First, that's not a good application for a protoboard. There are just too many parasitic inductances, capacitances, and resistances. Use dead-bug construction.
Power bridges like this are actually quite difficult to get right and 90% of it is getting the gate drive right.
As a starting point, limit the current through the MOSFETs by adding a resistor in series with the drains of the two top switches. Likewise, for now, replace the load coil with a resistor. Then, when there is a problem, you don't blow everything up. Once you have the gate drive sorted you can take out the drain resistors out. Once you have the desired waveform appearing across the load resistor, you can change it to a coil.

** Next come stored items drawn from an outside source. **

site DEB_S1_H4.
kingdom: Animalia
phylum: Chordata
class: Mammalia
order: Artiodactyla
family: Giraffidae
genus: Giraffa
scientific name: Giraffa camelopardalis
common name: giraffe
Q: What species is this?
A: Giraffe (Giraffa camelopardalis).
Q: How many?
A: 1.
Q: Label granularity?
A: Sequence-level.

The gate driver chip inserts a microsecond of dead time. But you can still get shoot-through if the MOSFETs take too long to switch. While you have the drain resistors in place, measure the voltage across them to check the shoot-through current. Smaller gate resistors will give you faster switching, but only to a point because the IC has a limited output current.
That's a 60 volt MOSFET which seems like plenty of overhead for a 12 volt system. But with an inductor in the load, you could generate more than 60 volts. Especially on a protoboard. (I once had a high-power bridge develop so much voltage across a 100 mm piece of 00 copper wire that it shot sparks across a couple cm gap.)
Unfortunately, you have a tradeoff here. Faster turn on and turn off will cause bigger voltage spikes from the inductances in the circuit (especially the protoboard). But slower turn-on and turn-off result in higher power dissipation in the transistors. Higher edge rates also make EMC problems more severe but you probably don't care about that at this point.
As someone else said, driving the pictured coil with 12 volts with a 35 KHz square wave is a non-starter. You will either need a higher inductance coil, or a much higher drive frequency. Protoboards are useless at the frequencies it would take to drive such a coil with 12 volts. What are you actually trying to achieve?